= 演習問題 =
A – 本文の「[深層一直線]駄菓子も政治も 選択と決断…右松健太」から「し春に続いて、値上げに踏み切ったという。」までを、一字も変えずに繰り返してください。
B – 本文によれば、スナック菓子「うまい棒」の価格はいくらからいくらへ値上げされましたか。

1. トップ
  2. 新着ニュース
  3. ライフ
  4. ライフ総合

[深層一直線]駄菓子も政治も 選択と決断…右松健太

読売新聞 / 2024年10月7日 17時0分

安川純撮影

値上げの秋の総選挙へ

 10月に入り、厳しい暑さは少しずつやわらいできたが、財布はこれから厳しくなりそうだ。秋の値上げラッシュ到来である。

 帝国データバンクの調査によると、10月に値上げする飲食料品は、お酒・飲料や食用油、菓子、調味料、乳製品など広く、今年最大の2911品目となるという。その中には、私も幼い頃から食べているロングセラーの駄菓子も含まれる。

 スナック菓子「うまい棒」は、12円から15円への値上げとなった。1979年に発売された「うまい棒」は10円で買える駄菓子として幅広い世代に愛されてきた。「お子様のお小遣いでも選ぶ楽しさを感じていただけるよう熟慮してきた」というが、原材料や人件費などのコスト上昇のため、おととし春に続いて、値上げに踏み切ったという。

= データ行 =
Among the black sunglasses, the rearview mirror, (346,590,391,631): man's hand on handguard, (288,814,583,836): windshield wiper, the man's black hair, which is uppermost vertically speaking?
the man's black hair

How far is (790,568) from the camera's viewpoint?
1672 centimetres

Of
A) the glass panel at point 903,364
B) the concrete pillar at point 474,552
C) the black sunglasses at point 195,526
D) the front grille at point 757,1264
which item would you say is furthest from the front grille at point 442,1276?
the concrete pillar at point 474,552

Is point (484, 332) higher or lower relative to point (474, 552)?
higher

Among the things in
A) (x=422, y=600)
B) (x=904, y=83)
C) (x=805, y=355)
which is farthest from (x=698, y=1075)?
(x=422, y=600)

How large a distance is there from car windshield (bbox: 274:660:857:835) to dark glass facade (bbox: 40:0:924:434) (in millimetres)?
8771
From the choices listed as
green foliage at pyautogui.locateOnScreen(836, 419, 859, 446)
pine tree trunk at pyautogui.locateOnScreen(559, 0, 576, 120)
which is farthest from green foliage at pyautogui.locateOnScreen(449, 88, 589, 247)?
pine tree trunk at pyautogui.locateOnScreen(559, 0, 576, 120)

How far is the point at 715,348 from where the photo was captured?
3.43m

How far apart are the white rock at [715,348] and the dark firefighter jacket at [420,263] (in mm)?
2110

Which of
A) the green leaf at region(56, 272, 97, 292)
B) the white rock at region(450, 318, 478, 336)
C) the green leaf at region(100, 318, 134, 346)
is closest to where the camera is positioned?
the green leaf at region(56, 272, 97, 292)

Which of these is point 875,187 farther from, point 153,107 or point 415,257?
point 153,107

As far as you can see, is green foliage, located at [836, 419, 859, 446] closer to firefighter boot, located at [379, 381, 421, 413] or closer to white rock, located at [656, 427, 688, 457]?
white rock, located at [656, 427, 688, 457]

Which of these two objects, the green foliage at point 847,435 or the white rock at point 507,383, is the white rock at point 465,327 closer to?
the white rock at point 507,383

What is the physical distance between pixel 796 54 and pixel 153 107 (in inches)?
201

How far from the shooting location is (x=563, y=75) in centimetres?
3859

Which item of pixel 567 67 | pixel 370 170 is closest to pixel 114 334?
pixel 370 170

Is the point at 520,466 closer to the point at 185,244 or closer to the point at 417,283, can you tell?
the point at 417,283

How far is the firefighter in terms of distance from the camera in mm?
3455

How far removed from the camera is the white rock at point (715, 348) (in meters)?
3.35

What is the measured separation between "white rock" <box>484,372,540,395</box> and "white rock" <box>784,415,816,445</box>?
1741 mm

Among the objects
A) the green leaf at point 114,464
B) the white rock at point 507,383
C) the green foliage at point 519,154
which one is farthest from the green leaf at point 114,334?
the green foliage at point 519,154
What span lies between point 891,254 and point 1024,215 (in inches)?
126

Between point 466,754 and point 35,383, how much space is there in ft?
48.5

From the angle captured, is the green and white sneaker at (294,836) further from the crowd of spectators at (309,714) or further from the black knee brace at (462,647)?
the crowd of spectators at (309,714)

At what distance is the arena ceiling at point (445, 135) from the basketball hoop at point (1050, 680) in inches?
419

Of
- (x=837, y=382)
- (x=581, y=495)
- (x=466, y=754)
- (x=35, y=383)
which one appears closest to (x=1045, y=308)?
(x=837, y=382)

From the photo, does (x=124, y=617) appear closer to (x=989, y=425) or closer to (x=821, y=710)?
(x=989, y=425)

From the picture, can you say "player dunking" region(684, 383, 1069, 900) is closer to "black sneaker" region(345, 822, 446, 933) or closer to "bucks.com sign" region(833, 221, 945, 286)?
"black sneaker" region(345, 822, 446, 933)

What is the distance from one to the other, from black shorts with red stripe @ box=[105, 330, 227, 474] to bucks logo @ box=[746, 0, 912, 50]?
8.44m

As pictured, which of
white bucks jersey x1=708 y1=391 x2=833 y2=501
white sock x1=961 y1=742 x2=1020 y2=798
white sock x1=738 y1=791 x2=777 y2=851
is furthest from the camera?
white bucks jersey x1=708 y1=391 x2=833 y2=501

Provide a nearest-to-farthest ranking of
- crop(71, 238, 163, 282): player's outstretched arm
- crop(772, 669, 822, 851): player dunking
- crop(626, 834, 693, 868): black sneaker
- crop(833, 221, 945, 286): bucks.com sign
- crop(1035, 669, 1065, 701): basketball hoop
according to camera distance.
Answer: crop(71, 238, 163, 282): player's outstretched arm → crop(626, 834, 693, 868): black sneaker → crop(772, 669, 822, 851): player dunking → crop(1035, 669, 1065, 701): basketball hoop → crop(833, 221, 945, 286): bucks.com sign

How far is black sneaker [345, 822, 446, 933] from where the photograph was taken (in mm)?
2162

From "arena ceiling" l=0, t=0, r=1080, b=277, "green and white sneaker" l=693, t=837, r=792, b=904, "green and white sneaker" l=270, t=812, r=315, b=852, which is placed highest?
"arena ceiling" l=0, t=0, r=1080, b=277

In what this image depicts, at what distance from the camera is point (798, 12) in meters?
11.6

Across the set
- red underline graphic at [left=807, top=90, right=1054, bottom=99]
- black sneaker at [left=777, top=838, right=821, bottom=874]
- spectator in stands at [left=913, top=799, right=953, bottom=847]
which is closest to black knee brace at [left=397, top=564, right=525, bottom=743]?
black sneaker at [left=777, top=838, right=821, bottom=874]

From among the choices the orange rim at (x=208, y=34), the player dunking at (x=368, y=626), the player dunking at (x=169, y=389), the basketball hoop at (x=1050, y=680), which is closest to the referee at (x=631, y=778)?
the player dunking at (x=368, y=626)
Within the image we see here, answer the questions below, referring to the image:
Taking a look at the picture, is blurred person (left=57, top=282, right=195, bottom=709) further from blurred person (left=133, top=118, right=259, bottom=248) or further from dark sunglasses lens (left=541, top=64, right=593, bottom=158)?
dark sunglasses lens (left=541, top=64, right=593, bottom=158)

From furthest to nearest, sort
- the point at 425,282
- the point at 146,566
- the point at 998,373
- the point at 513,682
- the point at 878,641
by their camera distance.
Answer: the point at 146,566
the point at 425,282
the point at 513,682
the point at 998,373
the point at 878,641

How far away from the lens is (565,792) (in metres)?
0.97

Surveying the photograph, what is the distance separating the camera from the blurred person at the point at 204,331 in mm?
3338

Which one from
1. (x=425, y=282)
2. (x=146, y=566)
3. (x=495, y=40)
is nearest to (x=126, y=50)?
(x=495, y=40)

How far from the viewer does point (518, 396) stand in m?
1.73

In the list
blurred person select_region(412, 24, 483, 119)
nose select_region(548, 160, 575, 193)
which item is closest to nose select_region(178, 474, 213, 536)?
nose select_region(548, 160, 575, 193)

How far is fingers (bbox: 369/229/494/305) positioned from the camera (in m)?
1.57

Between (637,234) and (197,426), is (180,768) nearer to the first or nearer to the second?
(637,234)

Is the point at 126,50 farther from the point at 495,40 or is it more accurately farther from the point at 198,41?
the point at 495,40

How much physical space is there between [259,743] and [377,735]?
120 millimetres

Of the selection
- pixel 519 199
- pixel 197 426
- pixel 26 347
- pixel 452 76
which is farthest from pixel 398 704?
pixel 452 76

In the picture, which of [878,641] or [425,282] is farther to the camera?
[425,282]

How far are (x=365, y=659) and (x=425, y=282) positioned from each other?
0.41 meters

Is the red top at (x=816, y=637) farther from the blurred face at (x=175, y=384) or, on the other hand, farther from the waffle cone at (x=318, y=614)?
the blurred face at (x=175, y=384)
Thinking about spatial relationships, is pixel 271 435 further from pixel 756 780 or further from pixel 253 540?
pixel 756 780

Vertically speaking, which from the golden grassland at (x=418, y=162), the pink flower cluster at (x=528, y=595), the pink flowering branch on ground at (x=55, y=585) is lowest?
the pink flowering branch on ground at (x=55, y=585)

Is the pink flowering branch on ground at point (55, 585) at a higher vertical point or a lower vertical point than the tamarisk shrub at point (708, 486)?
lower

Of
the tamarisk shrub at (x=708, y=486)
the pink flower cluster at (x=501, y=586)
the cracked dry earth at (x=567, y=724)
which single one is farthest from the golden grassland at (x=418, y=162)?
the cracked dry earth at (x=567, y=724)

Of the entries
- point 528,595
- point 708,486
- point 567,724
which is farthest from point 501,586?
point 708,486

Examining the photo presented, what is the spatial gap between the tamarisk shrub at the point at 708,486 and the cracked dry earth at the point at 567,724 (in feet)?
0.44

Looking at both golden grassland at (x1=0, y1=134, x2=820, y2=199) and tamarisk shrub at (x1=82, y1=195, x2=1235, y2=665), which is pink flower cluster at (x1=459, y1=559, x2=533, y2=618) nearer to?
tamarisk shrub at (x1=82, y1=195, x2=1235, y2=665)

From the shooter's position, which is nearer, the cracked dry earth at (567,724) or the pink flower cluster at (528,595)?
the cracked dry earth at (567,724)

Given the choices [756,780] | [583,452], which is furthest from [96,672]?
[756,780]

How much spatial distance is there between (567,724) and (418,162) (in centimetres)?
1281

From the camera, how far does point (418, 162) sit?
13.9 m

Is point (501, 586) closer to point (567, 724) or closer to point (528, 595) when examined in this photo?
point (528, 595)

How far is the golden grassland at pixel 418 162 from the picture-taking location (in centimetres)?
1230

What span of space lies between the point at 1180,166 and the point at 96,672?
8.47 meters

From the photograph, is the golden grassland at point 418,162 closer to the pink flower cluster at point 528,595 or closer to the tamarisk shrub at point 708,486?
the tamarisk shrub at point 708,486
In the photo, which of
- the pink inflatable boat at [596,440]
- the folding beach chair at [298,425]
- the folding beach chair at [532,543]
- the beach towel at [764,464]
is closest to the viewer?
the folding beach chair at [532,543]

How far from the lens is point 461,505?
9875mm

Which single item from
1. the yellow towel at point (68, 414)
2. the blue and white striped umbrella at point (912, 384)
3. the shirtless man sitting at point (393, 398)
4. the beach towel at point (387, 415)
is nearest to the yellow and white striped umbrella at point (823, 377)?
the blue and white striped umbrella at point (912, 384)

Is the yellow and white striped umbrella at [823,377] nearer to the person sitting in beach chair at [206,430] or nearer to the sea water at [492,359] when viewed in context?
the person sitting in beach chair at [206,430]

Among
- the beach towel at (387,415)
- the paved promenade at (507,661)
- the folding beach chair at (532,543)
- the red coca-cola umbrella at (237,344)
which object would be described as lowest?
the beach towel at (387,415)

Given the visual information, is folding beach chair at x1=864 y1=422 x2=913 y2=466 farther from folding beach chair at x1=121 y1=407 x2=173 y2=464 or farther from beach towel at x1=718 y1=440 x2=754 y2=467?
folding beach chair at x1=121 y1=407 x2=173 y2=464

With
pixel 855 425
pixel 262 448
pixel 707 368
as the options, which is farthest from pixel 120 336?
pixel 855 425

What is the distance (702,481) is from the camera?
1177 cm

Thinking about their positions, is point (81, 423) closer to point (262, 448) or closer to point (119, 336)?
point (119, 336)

= 解答 =
A –
[深層一直線]駄菓子も政治も 選択と決断…右松健太

読売新聞 / 2024年10月7日 17時0分

安川純撮影

値上げの秋の総選挙へ

 10月に入り、厳しい暑さは少しずつやわらいできたが、財布はこれから厳しくなりそうだ。秋の値上げラッシュ到来である。

 帝国データバンクの調査によると、10月に値上げする飲食料品は、お酒・飲料や食用油、菓子、調味料、乳製品など広く、今年最大の2911品目となるという。その中には、私も幼い頃から食べているロングセラーの駄菓子も含まれる。

 スナック菓子「うまい棒」は、12円から15円への値上げとなった。1979年に発売された「うまい棒」は10円で買える駄菓子として幅広い世代に愛されてきた。「お子様のお小遣いでも選ぶ楽しさを感じていただけるよう熟慮してきた」というが、原材料や人件費などのコスト上昇のため、おととし春に続いて、値上げに踏み切ったという。

B – 12円から15円へ値上げされました。